Seksi Numara Bölüm 33
Senfoni
Dediniz ki, hah araba seksi de oldu bu kitapta. Ben de öyle dedim. Tamam dedim, Erhan ile bunu da yaşadım. Bizim dünyadan haberimiz yokmuş meğer.
Üzerimde yırtılmış elbisemle, yatırılmış bir koltukta doğrulamadan yatarken Erhan kendi tarafına geçip koltuğuna oturdu. O kadar bitiktim ki, parmağını kıpırdat deseniz, parmak nedir diye bakardım ancak suratınıza.
Beni bitiren seksin değil Erhan’ın beni yağmalayışının şiddetiydi. Bedenindeki garip elektrik nedense hala bana tedirginlik veriyordu. Düşüncelerimi odaklamaya çalışırken bir anda aklıma düşen bir gerçekle hayretle fısıldadım. “Korunmadın?”
Neden yerinden zıplamadı bu? Saçını başını falan yolmadı? Malum, orospuyum ya ben, ya benden hastalık falan kaparsa? O siyah paket olmadan adım atmadı bugüne kadar, şimdi nedir bu aldırmazlık? Ya hamile kalırsam? Kalmayacağımı ben biliyorum ama o bilmiyor ki.
“Sen korunuyor musun?” Başımı salladım. “O zaman hamile kalman gibi bir sorun yok. Olursa da o zaman bakarız.”
Yok ya. Rahatlığa bak ya. Şunun içine kurt düşürmez miyim ben? “Hastalık kapmaktan korkmuyor musun?”
Dönüp bana bakan gözlerinde kaygı yoktu. “Mert ile boşanalı çok olmuş. O da zaten sağlıklı görünüyor. Ben de temizim. Bence hiçbir risk yok.”
Gözlerimi yumup bıraktım kendimi. Çok önemli bir şey söyledi. Bana inandığını söyledi Erhan. Mert’ten sonra hayatımda kimse olmadığına inandığını söyledi. İçimi kavuran mutluluktan ağlamak istedim.
Arabayı çalıştırmadan önce koltuğunu neredeyse tamamen geri aldığını duydum. Bacaklar uzun tabi. Arka koltuğa otursa oradan bile uzanır o pedallara. Hafifçe doğrulmaya çalıştım. Eliyle göğsümü tutarak bastırdı beni geriye. “İşim bitmedi seninle.” Belimden tutup biraz aşağı kaydırdı. Koltuğumu hafifçe öne aldığında bedenimin tamamı gözlerindeydi.
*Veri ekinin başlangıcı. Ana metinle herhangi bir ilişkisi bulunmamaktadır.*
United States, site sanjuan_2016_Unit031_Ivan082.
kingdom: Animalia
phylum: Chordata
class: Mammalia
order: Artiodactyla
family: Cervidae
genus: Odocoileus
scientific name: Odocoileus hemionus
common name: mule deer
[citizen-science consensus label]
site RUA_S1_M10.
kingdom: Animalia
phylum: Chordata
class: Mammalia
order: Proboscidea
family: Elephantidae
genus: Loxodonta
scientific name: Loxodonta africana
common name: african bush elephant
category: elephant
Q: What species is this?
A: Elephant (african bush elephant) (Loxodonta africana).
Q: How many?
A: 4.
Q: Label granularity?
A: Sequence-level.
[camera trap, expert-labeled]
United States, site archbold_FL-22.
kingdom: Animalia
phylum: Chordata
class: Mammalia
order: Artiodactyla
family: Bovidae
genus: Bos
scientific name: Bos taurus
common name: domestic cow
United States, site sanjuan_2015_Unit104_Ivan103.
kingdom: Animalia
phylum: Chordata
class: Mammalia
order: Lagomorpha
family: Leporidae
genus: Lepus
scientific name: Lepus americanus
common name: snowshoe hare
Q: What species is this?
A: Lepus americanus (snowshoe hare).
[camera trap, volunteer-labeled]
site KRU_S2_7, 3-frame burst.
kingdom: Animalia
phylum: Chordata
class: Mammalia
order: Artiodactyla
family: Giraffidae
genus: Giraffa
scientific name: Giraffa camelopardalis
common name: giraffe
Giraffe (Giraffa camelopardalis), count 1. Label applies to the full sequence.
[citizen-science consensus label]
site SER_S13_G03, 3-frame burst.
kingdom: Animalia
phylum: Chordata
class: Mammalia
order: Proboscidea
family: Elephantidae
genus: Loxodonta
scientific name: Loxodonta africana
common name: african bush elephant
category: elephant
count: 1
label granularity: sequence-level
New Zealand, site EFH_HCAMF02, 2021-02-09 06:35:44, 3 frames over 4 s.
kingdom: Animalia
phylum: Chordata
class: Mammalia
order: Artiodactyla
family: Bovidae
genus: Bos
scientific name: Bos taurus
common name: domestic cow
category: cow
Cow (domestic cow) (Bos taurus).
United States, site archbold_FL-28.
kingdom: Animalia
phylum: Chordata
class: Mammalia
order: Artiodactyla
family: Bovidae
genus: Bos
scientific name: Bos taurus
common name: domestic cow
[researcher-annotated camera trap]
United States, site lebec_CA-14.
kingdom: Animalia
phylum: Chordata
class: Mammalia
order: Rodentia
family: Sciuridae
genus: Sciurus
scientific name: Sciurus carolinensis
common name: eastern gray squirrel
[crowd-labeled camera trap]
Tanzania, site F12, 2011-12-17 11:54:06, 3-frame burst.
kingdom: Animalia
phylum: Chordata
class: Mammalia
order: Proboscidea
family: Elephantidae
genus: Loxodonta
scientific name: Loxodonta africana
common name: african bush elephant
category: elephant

İşi bitmemiş benimle. İşi bitmemiş benimle! Elini çekmedi üzerimden. Tam kalbimin üzerindeydi. Göğsümün değil… Belki göğsüme dokunuyordu ama o el kalbimin üzerindeydi. Minik çırpınışlarımı hissediyordu.
Islaktım. İçimden hem ben, hem Erhan akıyorduk. Elbisemin, altımda kalan kumaşı koltuğu onlardan koruyor diye seviniyordum. Arabanın koltuğunu mu düşünür lan adam o anda? Ben düşünüyordum işte. Öyle mükemmel bir arabaydı ki…
Markası modeli ne deseniz, yanıtım yoktu. Anlamazdım. Ben sadece siyah, deri koltukları olan, uzay mekiği gibi bir ön paneli bulunan, camları filmle kaplı otomatik bir araba içinde olduğumu biliyordum. Arabanın içi deri kokuyordu. Deriler seks kokuyordu. Ben hala biraz önceki orgazmımın etkilerini üzerimde taşıyarak Erhan kokuyordum. Bir de bana söylediklerinin etkisiyle buram buram mutluluk…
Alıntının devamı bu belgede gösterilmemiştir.